Adding a Bluetooth serial terminal to Raspberry Pi

Sometimes you find a computer component that’s so cheap, that works so well, that you’re amazed you managed to live without it for so long. The JY-MCU Arduino Bluetooth Wireless Serial Port Module is that component for me right now.

JY-MCU Arduino Bluetooth Wireless Serial Port Module from dx.com

JY-MCU Arduino Bluetooth Wireless Serial Port Module from dx.com

This little board is a cheap ($8.50!) Bluetooth serial port. It’s happy with the Raspberry Pi’s 3.3 V logic levels, and will communicate at standard rates between 1200 and 1,382,400 baud. It even comes with a nifty little cable which is just the right polarity for the Raspberry Pi’s GPIO pins. It’s really meant to do serial comms on an Arduino, but it’s not limited to that.

What this board allows you to do is connect to your Raspberry Pi’s serial console via Bluetooth. That way, you can have your Raspberry Pi hidden away somewhere, and yet still log in as if you were talking to it directly through a serial cable. Combine this with a USB wireless adaptor (like the Belkin N150 that I use) and you’ve got a wireless device you can always connect to, even if your network goes down.

In order to use this device with your Raspberry Pi, you’re going to have to do some reconfiguration. Exactly what reconfiguration you do depends on some additional hardware:

  1. If you have a USB-TTL Serial converter (like an FTDI Friend, FTDI Basic Breakout – 3.3V, or the one I use, the OSEPP FTDI), you can reconfigure the Bluetooth module to run at 115,200 baud, the default speed of the Raspberry Pi’s serial port.
  2. If you don’t have the serial converter, you’ll need to reconfigure the Raspberry Pi’s serial terminal to run at the JY-MCU Bluetooth adapter’s default 9600 baud.

To reconfigure the Bluetooth module to run at 115,200 baud

(I chose this option, as it allows me to use the Bluetooth module with Firmata on an Arduino, too.)

The JY-MCU board comes with no instructions, but all the reconfiguration commands you’ll need are explained here: hc06_linvor_1.5_at_command_set. While you’re setting the communications speed, you’ll probably also want to change the device name (so you can more easily recognize your own board, as the default is something like “Linvor”) and PIN (for that warm feeling of security that only a four digit code can provide). The device is configured using AT commands (or as we eldsters call them, Hayes commands) by plugging it directly into a USB-TTL Serial device attached to your computer. Here’s how you wire it:

USB-TTL Serial    Bluetooth Serial
================= =================
GND               GND
VCC               VCC
TXD               RXD
RXD               TXD

Note that TXD and RXD are crossed. The Bluetooth unit runs on a 3.6-6V supply, but 3.3V logic. To enter the AT commands, start a serial terminal (Hyperterm, minicom, screen …) at 9600 baud talking to the USB-Serial adapter, and copy and paste these commands in:

AT+NAMEBluey
AT+PIN4321
AT+BAUD8

You’ll have to disconnect the terminal and reconnect at 115,200 baud, as that last command just reset the Bluetooth device’s speed. You might want to use other settings than Bluey for the name and 4321 for the PIN, too. Now go to Using the Device.

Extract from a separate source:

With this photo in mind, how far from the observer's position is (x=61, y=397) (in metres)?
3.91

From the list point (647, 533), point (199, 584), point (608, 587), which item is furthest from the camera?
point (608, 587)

To reconfigure the Raspberry Pi’s serial terminal to run at 9600 baud

Serial terminals traditionally ran at 9600 baud, and that seems a bit slow these days. But, if you don’t have a way of setting up the Bluetooth device differently, 9600 is what you’re stuck with. You’ll need to edit your Raspberry Pi’s /boot/cmdline.txt so that the part that previously read:

console=ttyAMA0,115200 kgdboc=ttyAMA0,115200

to

console=ttyAMA0,9600 kgdboc=ttyAMA0,9600

Note that this file should only contain one line, so be careful you don’t add extra line breaks or your Raspberry Pi won’t boot. Save the file, reboot your Raspberry Pi, and go to the next section.

Using the Device

On your Raspberry Pi, connect the Bluetooth Wireless Serial Port Module as follows:

Raspberry Pi      Bluetooth Serial
================= =================
5V  (GPIO Pin  2) VCC
GND (GPIO Pin  6) GND
TXD (GPIO Pin  8) RXD
RXD (GPIO Pin 10) TXD

(Despite the minimum 3.6V rating, I’m happily running mine from the 3V3 power, GPIO Pin 1. YMMV.)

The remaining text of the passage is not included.